→ SELECTED TEXT:
START

[DAS] comments - hierarchical features
Gregg Helt
gregghelt at gmail.com
Mon Feb 23 13:29:56 UTC 2009
I also prefer bidirectional links, both for parsing optimizations and for
consistency with DAS/2. As far as naming of the elements, "parent" and
"part" were chosen for DAS/2 after some discussion, but I don't there were
any major justifications for those over a different name pair.
Some may be wondering why not avoid link elements altogether and just
represent feature hierarchies by allowing nested feature elements? So the
A1 parent, B1 & B2 part relationship would look like:
<FEATURE id="A1" ...> ...
<FEATURE id="B1" ...> ... </FEATURE>
<FEATURE id="B2" ...> ... </FEATURE>
</FEATURE>
We considered this during development of DAS/2, but the main use case that
argues against it is when multiple parents share children. For example if
multiple transcripts share exons -- this is how alternative splicing is
modeled in many GMOD databases.
Gregg
On Thu, Feb 19, 2009 at 12:05 PM, Lincoln Stein <lincoln.stein at gmail.com>wrote:
> I am in favor of the bidirectional links, even though it is significantly
> more verbose. I find it convenient to extract a subfeature from the
> datastream and not lose the hierarchy; it is also a handy way to identify
> features that are not part of a larger hierachy.
>
> Although it adds some computational overhead, DAS does compress very nicely
> with standard LZH algorithms, and so stream overhead is not as bad as it
> seems.
>
> Lincoln
>
> On Thu, Feb 19, 2009 at 8:31 AM, Andy Jenkinson <andy.jenkinson at ebi.ac.uk
> >wrote:
>
> > Hi Chris,
> >
> > Thanks for the feedback. I suspect you may be right about the
> optimisation
> > - lots of other pieces have to fall into place for it to work. Having
> > subfeatures indicate their containers is indeed how GFF3 works (and is
> also
> > how existing DAS works), but in most cases it's a fair bit more verbose.
> >
> > The other aspect I forgot to mention was the DAS-DAS2 transition. The
> > parent/part syntax is borrowed directly from DAS2 as I'm keen to avoid
> more
> > divergence when there remains a possibility of uniting them. If we don't
> > keep both elements, this isn't so important though.
> >
> > Speaking personally, I'm not too worried about a lack of obviousness of
> the
> > relationship for using parent/part as I believe it's reasonably obvious
> from
> > the XML, but then again I already know what to expect. So I certainly
> value
> > your perspective if you think it is significantly confusing?

END

→ ITEMS:
START

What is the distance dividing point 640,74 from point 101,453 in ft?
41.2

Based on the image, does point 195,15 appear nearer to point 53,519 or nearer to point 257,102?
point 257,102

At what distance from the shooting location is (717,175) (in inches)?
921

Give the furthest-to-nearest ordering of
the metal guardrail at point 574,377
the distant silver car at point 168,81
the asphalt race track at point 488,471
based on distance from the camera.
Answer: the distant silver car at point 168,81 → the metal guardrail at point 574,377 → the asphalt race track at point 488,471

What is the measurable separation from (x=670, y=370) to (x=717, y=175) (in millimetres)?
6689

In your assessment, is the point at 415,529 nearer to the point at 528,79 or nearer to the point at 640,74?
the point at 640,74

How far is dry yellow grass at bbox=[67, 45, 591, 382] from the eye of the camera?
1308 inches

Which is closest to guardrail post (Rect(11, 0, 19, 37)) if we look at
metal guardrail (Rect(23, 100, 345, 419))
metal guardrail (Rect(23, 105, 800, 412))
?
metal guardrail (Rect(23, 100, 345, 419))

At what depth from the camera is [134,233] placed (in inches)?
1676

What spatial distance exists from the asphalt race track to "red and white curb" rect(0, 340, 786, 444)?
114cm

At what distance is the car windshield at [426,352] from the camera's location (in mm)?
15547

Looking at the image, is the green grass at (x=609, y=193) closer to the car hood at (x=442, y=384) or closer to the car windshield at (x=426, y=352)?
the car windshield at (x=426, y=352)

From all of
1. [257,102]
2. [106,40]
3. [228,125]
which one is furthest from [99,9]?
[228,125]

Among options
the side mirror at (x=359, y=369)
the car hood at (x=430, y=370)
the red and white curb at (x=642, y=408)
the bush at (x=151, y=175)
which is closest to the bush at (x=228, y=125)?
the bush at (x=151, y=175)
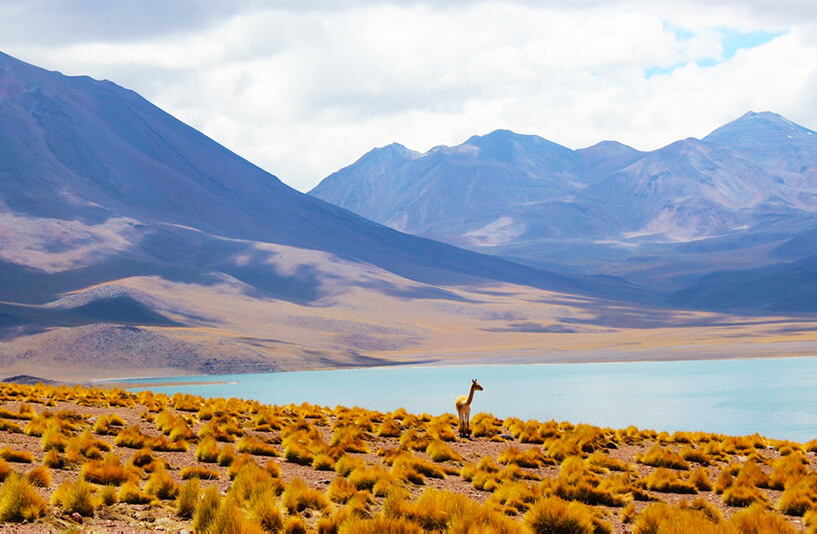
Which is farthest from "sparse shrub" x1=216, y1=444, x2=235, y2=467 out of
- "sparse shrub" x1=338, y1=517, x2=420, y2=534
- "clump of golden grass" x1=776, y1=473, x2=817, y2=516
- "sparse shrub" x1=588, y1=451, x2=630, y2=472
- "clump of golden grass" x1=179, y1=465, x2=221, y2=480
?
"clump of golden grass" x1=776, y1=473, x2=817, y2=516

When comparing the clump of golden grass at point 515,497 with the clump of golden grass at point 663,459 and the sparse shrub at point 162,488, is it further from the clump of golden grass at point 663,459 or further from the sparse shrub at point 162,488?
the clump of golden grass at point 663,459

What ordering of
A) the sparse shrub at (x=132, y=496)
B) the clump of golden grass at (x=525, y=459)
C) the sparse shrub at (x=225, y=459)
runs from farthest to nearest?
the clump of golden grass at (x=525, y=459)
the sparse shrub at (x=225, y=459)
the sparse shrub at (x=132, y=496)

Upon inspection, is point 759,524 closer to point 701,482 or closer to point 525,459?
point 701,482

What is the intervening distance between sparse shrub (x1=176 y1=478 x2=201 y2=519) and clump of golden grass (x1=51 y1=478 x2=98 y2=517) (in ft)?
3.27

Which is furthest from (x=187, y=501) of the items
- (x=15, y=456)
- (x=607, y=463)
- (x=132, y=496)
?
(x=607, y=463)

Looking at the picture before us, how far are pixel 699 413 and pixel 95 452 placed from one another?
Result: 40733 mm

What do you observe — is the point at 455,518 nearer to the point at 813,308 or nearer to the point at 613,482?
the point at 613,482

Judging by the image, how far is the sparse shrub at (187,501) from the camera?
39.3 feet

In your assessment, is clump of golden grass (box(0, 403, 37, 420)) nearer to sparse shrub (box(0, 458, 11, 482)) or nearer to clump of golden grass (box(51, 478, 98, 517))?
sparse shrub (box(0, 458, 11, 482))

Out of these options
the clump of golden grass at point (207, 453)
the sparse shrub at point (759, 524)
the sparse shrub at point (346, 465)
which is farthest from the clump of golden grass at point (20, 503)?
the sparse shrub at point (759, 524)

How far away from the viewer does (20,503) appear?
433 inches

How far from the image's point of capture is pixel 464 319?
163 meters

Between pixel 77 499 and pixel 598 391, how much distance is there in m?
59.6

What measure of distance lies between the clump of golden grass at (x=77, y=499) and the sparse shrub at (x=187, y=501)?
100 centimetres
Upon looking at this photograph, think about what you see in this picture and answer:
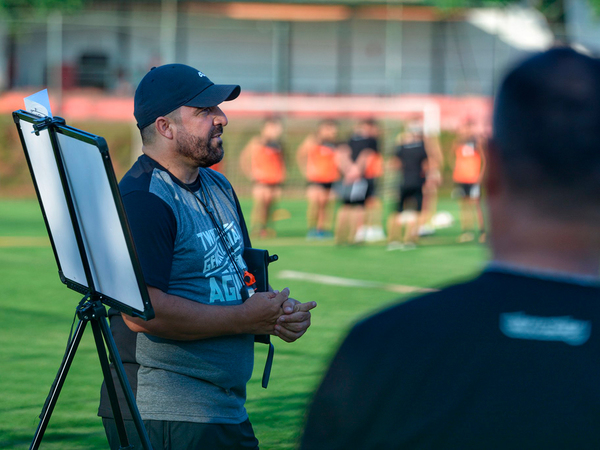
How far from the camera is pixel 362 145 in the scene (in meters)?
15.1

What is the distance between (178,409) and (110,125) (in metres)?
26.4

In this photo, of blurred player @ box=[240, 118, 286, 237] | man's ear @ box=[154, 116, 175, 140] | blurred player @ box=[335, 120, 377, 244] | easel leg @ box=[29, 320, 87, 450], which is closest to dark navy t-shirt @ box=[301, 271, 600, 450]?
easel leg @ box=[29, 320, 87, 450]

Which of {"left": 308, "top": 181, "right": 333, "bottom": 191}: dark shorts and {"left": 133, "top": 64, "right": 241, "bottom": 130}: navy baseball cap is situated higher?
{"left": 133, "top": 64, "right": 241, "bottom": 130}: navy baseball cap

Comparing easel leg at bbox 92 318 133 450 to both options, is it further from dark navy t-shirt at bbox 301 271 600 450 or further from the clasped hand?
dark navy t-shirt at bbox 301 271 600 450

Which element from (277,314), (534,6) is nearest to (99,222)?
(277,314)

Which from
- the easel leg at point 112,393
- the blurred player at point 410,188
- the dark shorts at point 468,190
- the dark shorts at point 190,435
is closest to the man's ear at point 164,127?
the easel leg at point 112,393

END
START

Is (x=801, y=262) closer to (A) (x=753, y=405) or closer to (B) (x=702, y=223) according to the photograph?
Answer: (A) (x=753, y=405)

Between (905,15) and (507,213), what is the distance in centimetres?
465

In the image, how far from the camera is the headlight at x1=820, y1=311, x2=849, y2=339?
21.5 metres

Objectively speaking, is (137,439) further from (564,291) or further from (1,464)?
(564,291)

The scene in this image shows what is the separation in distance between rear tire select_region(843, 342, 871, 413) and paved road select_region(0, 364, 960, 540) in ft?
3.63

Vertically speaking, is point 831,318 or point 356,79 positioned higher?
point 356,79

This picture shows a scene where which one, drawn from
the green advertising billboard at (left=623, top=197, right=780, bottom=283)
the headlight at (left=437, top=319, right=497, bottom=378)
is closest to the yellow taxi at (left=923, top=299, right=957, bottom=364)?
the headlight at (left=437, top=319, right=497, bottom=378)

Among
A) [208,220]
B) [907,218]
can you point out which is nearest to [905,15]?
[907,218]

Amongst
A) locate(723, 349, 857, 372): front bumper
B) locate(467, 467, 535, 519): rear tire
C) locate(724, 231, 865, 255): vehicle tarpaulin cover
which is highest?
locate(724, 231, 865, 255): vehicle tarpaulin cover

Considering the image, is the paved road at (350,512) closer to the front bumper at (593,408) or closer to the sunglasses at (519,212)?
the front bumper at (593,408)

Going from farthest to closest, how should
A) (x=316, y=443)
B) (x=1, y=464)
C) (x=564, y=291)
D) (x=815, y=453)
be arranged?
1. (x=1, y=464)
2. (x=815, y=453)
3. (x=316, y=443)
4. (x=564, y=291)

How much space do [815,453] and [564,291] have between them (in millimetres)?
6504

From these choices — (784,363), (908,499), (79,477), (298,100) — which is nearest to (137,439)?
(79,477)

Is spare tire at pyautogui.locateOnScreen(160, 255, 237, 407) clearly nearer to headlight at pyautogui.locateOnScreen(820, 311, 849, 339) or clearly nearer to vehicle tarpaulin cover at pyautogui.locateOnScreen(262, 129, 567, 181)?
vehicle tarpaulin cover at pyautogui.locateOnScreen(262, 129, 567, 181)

END
START

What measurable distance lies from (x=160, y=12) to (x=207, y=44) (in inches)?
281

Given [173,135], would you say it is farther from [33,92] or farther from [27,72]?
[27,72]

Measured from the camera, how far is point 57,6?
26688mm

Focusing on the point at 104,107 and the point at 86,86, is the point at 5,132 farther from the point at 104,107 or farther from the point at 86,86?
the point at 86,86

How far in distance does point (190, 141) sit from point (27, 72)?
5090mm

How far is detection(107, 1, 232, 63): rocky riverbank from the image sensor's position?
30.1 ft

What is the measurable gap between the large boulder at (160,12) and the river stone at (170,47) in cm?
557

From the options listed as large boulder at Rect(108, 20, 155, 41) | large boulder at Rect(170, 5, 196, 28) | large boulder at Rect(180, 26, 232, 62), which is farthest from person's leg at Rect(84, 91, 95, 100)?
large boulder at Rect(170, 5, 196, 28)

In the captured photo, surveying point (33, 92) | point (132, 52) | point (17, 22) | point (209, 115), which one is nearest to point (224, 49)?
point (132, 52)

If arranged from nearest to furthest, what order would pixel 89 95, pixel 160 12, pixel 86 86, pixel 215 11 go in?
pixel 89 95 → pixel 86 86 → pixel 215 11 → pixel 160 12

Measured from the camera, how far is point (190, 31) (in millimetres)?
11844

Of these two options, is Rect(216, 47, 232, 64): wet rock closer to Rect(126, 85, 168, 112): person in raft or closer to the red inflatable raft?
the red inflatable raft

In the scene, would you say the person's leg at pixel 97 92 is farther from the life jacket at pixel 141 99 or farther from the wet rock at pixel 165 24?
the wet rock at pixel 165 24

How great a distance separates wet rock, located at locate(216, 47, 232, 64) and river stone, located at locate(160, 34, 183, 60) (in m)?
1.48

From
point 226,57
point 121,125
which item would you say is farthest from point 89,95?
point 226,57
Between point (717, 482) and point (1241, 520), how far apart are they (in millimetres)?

END

→ TASK INSTRUCTIONS:
A. In the thread on DAS hierarchical features, what use case argues against representing feature hierarchies with nested feature elements?
B. List every person named in the thread on DAS hierarchical features.
C. Rewrite the thread on DAS hierarchical features from "[DAS] comments - hierarchical" up to and including "different name pair.", putting "two-way" in place of "bidirectional".
The data has no connection to the thread on DAS hierarchical features.

→ TASK-BY-TASK ANSWERS:
A. The case where multiple parents share children.

B. Gregg Helt, Lincoln Stein, Andy Jenkinson, Chris

C.
[DAS] comments - hierarchical features
Gregg Helt
gregghelt at gmail.com
Mon Feb 23 13:29:56 UTC 2009
I also prefer two-way links, both for parsing optimizations and for
consistency with DAS/2. As far as naming of the elements, "parent" and
"part" were chosen for DAS/2 after some discussion, but I don't there were
any major justifications for those over a different name pair.